3. The Ld. Counsel appearing for the appellants submits that the appellants had been paid the impugned amounts, sanctioning their refund claims in accordance with law by the competent authority. If the department felt that the amounts had been sanctioned erroneously, the appropriate course of action was to issue a show cause notice under Section 11A of the Central Excise Act and not just filing an appeal under Section 35E(2). As no show cause notice was issued, recovery of the refund amounts already sanctioned could not be ordered. Therefore, the impugned order was liable to be set aside. He also sought to seek support from the decision of the Tribunal in Panyam Cements Mineral Indus. Ltd. v. CCE, Hyderabad reported in 2004 (178) ELT 434 (Tri.-Bang.) and Circular No. 423/56/98-CX dated 22.9.1998 issued by the CBEC. In the circular issued by the Board, the Board had instructed that demands should invariably be issued under Section 11A of the Act and that recourse to review under Section 31E of the Act alone was not sufficient in cases of consequential refunds following orders not accepted. In the order of the Tribunal cited by the Ld. Counsel, the Tribunal had observed that to recover the amounts already paid to the appellants, the only course open to the department was to issue a show cause notice under Section 11A of the Act, for recovery of the erroneous refunds and simultaneously filing the appeal before the appellate authority, challenging the order of the Assistant Commissioner who sanctioned the refund claim.

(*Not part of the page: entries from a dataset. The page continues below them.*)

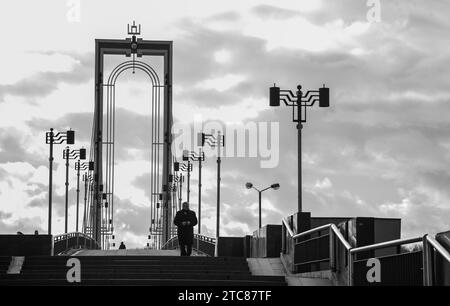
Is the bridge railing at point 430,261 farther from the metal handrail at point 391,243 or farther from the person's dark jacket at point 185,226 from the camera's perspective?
the person's dark jacket at point 185,226

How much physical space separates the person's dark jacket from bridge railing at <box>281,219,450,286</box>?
3.04 m

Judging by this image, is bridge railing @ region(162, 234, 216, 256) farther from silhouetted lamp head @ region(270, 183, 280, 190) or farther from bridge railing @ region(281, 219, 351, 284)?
silhouetted lamp head @ region(270, 183, 280, 190)

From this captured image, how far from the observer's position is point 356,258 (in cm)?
1650

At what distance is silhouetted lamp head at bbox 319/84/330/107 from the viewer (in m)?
34.4

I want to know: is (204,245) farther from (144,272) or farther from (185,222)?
(144,272)

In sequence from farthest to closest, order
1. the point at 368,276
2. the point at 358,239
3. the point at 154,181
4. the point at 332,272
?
the point at 154,181 < the point at 332,272 < the point at 358,239 < the point at 368,276

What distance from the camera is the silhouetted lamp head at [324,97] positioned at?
34.4m

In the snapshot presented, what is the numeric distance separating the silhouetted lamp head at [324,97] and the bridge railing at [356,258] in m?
9.78

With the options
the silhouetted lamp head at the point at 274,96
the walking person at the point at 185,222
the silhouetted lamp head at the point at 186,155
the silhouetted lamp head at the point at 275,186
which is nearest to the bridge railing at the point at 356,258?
the walking person at the point at 185,222

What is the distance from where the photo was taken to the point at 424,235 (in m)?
12.1
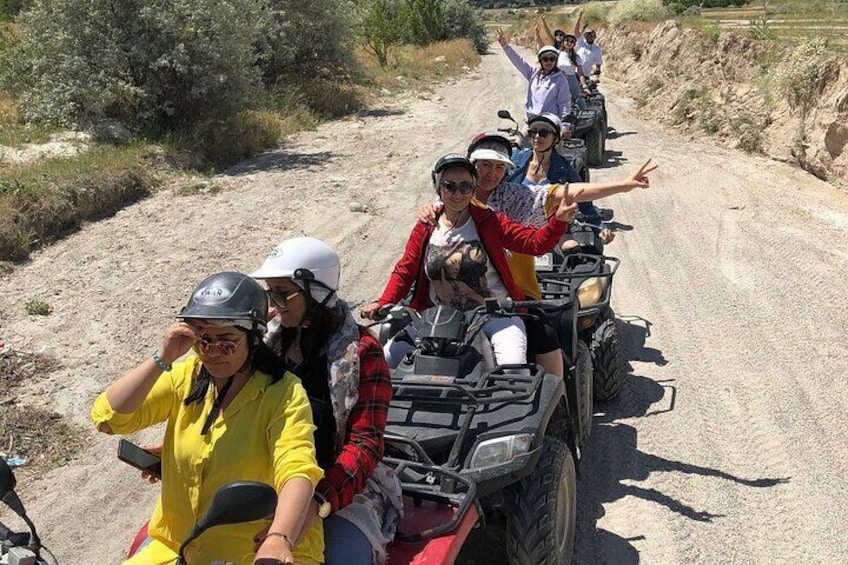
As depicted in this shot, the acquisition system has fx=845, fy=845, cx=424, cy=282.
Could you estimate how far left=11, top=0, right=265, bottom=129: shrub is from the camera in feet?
43.4

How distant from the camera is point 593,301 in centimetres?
604

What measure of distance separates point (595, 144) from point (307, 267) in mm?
11502

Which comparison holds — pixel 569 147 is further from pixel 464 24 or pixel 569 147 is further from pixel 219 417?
pixel 464 24

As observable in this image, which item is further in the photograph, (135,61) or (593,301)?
(135,61)

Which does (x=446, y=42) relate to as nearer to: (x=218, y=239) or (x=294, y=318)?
(x=218, y=239)

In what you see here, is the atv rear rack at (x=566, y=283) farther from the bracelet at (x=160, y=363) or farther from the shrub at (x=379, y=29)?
the shrub at (x=379, y=29)

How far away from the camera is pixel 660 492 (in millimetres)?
4973

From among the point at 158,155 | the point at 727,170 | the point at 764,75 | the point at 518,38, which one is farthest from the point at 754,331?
the point at 518,38

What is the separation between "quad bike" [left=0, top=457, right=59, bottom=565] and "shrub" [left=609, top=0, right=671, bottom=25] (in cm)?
3148

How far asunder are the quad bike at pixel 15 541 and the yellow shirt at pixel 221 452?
41cm

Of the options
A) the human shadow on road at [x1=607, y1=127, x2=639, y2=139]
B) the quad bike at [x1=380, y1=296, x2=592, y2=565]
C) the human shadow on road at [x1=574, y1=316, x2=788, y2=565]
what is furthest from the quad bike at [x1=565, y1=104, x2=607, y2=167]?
the quad bike at [x1=380, y1=296, x2=592, y2=565]

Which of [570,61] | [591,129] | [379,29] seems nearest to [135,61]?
[570,61]

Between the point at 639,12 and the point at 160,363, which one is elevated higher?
the point at 160,363

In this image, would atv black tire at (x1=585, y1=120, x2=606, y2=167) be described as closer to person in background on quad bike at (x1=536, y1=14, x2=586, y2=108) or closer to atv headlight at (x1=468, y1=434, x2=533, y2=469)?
person in background on quad bike at (x1=536, y1=14, x2=586, y2=108)
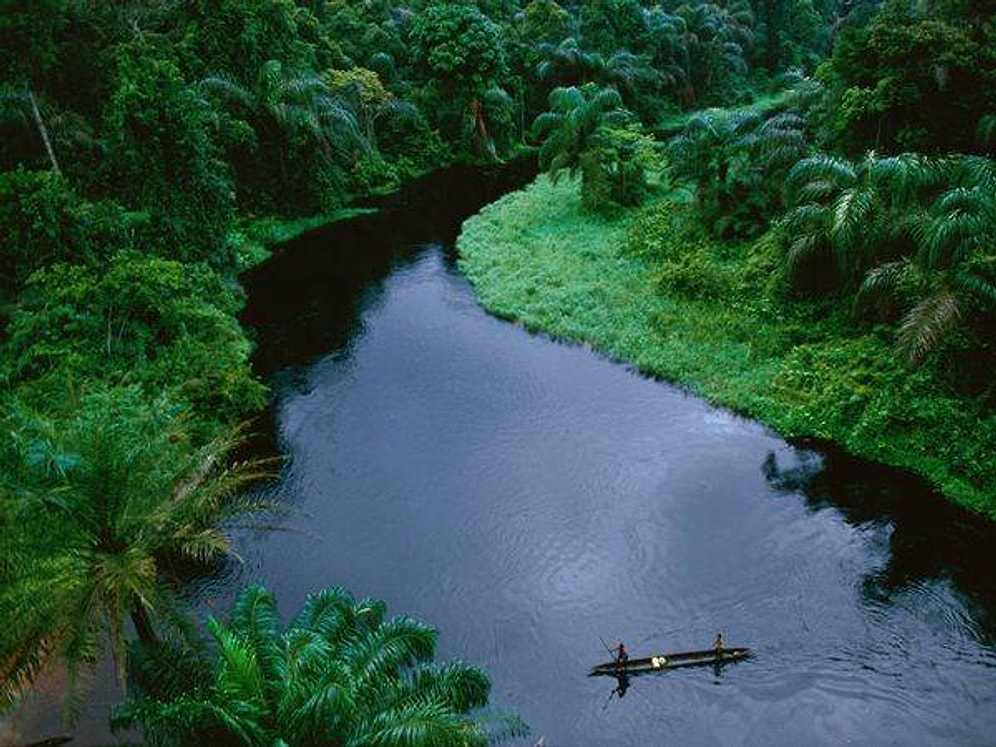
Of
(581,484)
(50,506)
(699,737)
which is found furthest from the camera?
(581,484)

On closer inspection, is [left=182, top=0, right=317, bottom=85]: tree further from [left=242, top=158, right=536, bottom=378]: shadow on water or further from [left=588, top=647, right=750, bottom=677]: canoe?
[left=588, top=647, right=750, bottom=677]: canoe

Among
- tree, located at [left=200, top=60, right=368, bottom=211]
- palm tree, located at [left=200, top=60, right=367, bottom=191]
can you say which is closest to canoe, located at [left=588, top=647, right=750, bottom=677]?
tree, located at [left=200, top=60, right=368, bottom=211]

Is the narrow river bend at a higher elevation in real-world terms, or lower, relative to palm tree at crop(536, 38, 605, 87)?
lower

4. The Ld. SDR furnished a copy of the Notification No. 11/02 CE (NT) dated 01.03.02, laying down the procedure for refund of cenvat credit under Rule 5 of Cenvat Credit Rule, 2002. The notification, interalia, laid down that "the refund is allowed only in those circumstances where a manufacturer is not in a position to utilize the credit of the duty on inputs allowed under Rule 3 of the said rules against goods exported during the quarter or month to which the claim relates". Therefore, the impugned order was passed in accordance with law and deserved to be sustained.

5. I have considered the rival submissions. The impugned order has been passed ordering recovery of the refund amounts already sanctioned to the appellants on the ground that the appellants had not fulfilled the conditions prescribed under Rule 5 of the CCR, 2002. The Commissioner (Appeals) had found that the appellants were paying about a crore every month from PLA and only about Rs. 20 lakhs from cenvat credit. Therefore, they were in a position to utilize cenvat account refund of which was allowed. I find that Rule 5 of the CCR, 2002 grants a substantive right to the assessee for obtaining refund of accumulated cenvat credit if the same cannot be adjusted "for any reason". As the rule approves sanction of refund where adjustment of the credit is not possible "for any reason", the refund cannot be denied if the same was lying unutilized in the cenvat account and the assessee claimed refund of the same.

6. I also find that in the instant case, no show cause notice was issued to recover the refund sanctioned by the Asst. Commissioner. In the Panyam Cements & Mineral Indus. Ltd. v. CCE, Hyderabad case (supra), the Bangalore Bench of this Tribunal had observed as follows:

To recover the amount already paid to the appellant, only course open to the Department was to issue a show cause notice under Section 11A of the Central Excise Act for recovery of the amount erroneously refunded to the appellant and simultaneously filing the appeal before the Appellate Authority, challenging the order of the Assistant Commissioner sanctioning the refund claim. Since the show cause notice for recovery of amount already paid to the appellant has not been issued within time under Section 11A, therefore, the department cannot recover the said amount even if they succeed on merit.

7. In view of the above legal position, the order of the Commissioner (Appeals) ordering recovery of the refund already paid to the appellants is not sustainable. Accordingly, the impugned order is set aside and the appeal filed by TAC is allowed.